** Provided records **
::::::::::
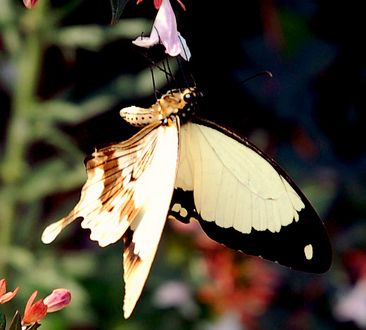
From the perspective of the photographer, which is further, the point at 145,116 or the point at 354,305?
the point at 354,305

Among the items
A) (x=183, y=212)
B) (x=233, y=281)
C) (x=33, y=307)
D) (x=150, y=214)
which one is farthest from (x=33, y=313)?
(x=233, y=281)

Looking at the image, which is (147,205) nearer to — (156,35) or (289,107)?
(156,35)

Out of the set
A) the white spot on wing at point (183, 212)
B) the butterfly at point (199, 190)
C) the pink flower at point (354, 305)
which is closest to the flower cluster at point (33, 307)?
the butterfly at point (199, 190)

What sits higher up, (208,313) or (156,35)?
(156,35)

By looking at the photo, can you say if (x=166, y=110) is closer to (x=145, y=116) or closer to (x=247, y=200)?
(x=145, y=116)

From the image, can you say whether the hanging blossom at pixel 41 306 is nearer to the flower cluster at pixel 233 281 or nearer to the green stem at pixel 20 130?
the green stem at pixel 20 130

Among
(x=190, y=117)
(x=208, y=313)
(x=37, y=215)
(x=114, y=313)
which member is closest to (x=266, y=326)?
(x=208, y=313)
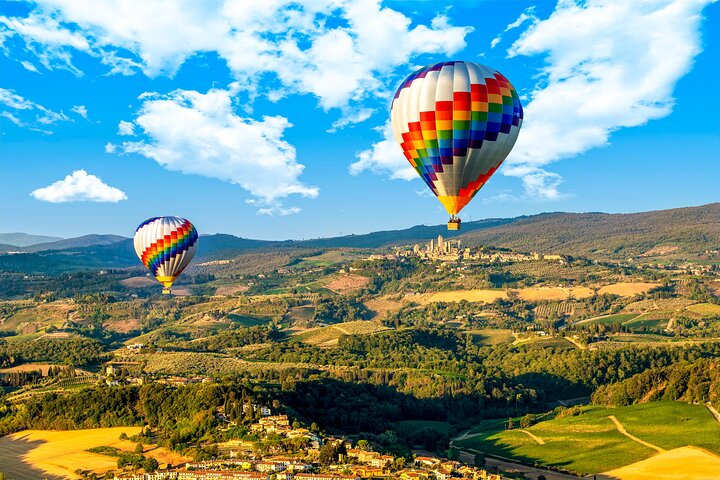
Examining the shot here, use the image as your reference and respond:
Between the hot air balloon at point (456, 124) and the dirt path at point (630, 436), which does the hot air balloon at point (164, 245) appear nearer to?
the hot air balloon at point (456, 124)

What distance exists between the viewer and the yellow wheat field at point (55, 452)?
64938mm

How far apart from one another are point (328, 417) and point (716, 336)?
3203 inches

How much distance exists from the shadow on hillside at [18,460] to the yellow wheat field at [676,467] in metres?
39.6

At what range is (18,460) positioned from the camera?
69.4 metres

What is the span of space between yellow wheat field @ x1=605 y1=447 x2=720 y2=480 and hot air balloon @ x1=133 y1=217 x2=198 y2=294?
4652 cm

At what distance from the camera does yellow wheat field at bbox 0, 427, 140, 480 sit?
64938 millimetres

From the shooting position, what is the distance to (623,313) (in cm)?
17288

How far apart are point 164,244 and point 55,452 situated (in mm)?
26581

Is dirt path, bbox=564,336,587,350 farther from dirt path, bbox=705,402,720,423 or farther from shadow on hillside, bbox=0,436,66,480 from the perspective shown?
shadow on hillside, bbox=0,436,66,480

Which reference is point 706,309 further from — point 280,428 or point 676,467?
point 280,428

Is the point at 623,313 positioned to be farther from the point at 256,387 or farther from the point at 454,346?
the point at 256,387

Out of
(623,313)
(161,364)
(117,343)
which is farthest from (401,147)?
(623,313)

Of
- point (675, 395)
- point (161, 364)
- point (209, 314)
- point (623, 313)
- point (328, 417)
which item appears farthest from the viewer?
point (209, 314)

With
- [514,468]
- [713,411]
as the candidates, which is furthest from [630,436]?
[514,468]
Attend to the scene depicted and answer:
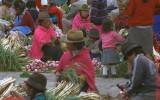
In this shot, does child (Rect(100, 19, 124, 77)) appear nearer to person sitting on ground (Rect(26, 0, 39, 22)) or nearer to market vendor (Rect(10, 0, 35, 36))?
market vendor (Rect(10, 0, 35, 36))

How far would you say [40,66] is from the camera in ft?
52.4

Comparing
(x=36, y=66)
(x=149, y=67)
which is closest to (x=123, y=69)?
(x=36, y=66)

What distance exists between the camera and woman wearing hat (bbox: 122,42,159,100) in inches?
384

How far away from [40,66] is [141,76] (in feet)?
21.0

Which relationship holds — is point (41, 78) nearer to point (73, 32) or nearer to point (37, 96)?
point (37, 96)

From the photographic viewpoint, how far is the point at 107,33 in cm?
1523

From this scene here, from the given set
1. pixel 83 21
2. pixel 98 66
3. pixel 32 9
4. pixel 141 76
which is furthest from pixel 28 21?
pixel 141 76

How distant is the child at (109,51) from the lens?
1503cm

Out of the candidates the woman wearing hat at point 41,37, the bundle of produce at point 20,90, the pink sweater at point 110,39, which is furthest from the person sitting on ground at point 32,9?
the bundle of produce at point 20,90

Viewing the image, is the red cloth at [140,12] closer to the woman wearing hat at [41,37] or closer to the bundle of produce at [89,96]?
the woman wearing hat at [41,37]

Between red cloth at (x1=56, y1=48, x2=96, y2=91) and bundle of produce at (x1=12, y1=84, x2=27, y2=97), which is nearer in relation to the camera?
bundle of produce at (x1=12, y1=84, x2=27, y2=97)

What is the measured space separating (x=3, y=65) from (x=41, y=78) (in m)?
6.50

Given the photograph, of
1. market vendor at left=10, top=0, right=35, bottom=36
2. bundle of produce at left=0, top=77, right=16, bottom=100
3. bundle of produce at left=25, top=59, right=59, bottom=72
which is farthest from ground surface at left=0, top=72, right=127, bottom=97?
market vendor at left=10, top=0, right=35, bottom=36

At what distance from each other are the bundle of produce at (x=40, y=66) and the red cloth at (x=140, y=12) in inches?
84.2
::::::::::
** Aim **
Print out the material word for word, omitting the pictures.

** The solution **
From the perspective of the photographer, which is further, the point at 145,116 or the point at 354,305?
the point at 354,305

Among the items
A) (x=183, y=212)
B) (x=233, y=281)
C) (x=33, y=307)
D) (x=150, y=214)
which one is farthest from (x=33, y=313)?
(x=233, y=281)

Looking at the image, which is (147,205) nearer to — (156,35) or (289,107)?
(156,35)

Out of the set
A) the white spot on wing at point (183, 212)
B) the butterfly at point (199, 190)
C) the pink flower at point (354, 305)
which is closest to the flower cluster at point (33, 307)?
the butterfly at point (199, 190)

What sits higher up, (208,313) or (156,35)?
(156,35)

By looking at the photo, can you say if (x=166, y=110) is closer to (x=145, y=116) or closer to (x=247, y=200)?
(x=145, y=116)

From the image, can you say whether the hanging blossom at pixel 41 306 is nearer to the flower cluster at pixel 233 281 or nearer to the green stem at pixel 20 130?
the green stem at pixel 20 130

Among
(x=190, y=117)
(x=208, y=313)
(x=37, y=215)
(x=114, y=313)
which member is closest to (x=266, y=326)?
(x=208, y=313)
Examining the shot here, use the image as your reference and respond:
Between the hot air balloon at point (456, 124) and the dirt path at point (630, 436), which does the hot air balloon at point (164, 245) appear nearer to?
the hot air balloon at point (456, 124)

What distance exists between the viewer and the yellow wheat field at point (55, 452)?
64938mm

How far apart from one another are point (328, 417) and point (716, 336)?
3203 inches

How much distance exists from the shadow on hillside at [18,460] to the yellow wheat field at [676,467] in metres?
39.6

At what range is (18,460) positioned from the camera?
69.4 metres

What is the span of space between yellow wheat field @ x1=605 y1=447 x2=720 y2=480 and hot air balloon @ x1=133 y1=217 x2=198 y2=294?
4652 cm

At what distance from the camera does yellow wheat field at bbox 0, 427, 140, 480 sit?
64938 millimetres

From the shooting position, what is the distance to (623,313) (in cm)?
17288

How far apart are point 164,244 and point 55,452 situated (in mm)?
26581

Is dirt path, bbox=564,336,587,350 farther from dirt path, bbox=705,402,720,423 or farther from shadow on hillside, bbox=0,436,66,480 from the perspective shown?
shadow on hillside, bbox=0,436,66,480

Which reference is point 706,309 further from — point 280,428 or point 676,467?
point 280,428

Is the point at 623,313 positioned to be farther from the point at 256,387 or farther from the point at 454,346?
the point at 256,387

Out of
(623,313)
(161,364)
(117,343)
which is farthest from (401,147)?
(623,313)

Of
- point (675, 395)
- point (161, 364)
- point (209, 314)
- point (623, 313)
- point (328, 417)
which item appears farthest from the viewer?
point (209, 314)

With
- [514,468]
- [713,411]
as the candidates, which is furthest from [630,436]?
[514,468]
Attend to the scene depicted and answer:
In this shot, does child (Rect(100, 19, 124, 77)) appear nearer to person sitting on ground (Rect(26, 0, 39, 22)) or nearer to market vendor (Rect(10, 0, 35, 36))?
market vendor (Rect(10, 0, 35, 36))

How far would you say [40,66] is from the camera in ft?
52.4

Comparing
(x=36, y=66)
(x=149, y=67)
which is closest to (x=123, y=69)?
(x=36, y=66)

What distance exists between the camera and woman wearing hat (bbox: 122,42,159,100) in inches?
384

How far away from [40,66] is [141,76] (in feet)?
21.0

Which relationship holds — is point (41, 78) nearer to point (73, 32) or nearer to point (37, 96)?
point (37, 96)

From the photographic viewpoint, how far is the point at 107,33 in cm?
1523

From this scene here, from the given set
1. pixel 83 21
2. pixel 98 66
3. pixel 32 9
4. pixel 141 76
which is furthest from pixel 28 21?
pixel 141 76

How distant is the child at (109,51) from the lens?
1503cm

Out of the candidates the woman wearing hat at point 41,37, the bundle of produce at point 20,90, the pink sweater at point 110,39, which is furthest from the person sitting on ground at point 32,9?
the bundle of produce at point 20,90

Viewing the image, is the red cloth at [140,12] closer to the woman wearing hat at [41,37] or closer to the bundle of produce at [89,96]?
the woman wearing hat at [41,37]

Between red cloth at (x1=56, y1=48, x2=96, y2=91) and bundle of produce at (x1=12, y1=84, x2=27, y2=97), which is nearer in relation to the camera?
bundle of produce at (x1=12, y1=84, x2=27, y2=97)

What is the measured space separating (x=3, y=65) from (x=41, y=78) (in m)?
6.50

Given the photograph, of
1. market vendor at left=10, top=0, right=35, bottom=36
2. bundle of produce at left=0, top=77, right=16, bottom=100
3. bundle of produce at left=25, top=59, right=59, bottom=72
which is farthest from ground surface at left=0, top=72, right=127, bottom=97?
market vendor at left=10, top=0, right=35, bottom=36

At what distance from each other are the bundle of produce at (x=40, y=66) and the red cloth at (x=140, y=12) in inches?
84.2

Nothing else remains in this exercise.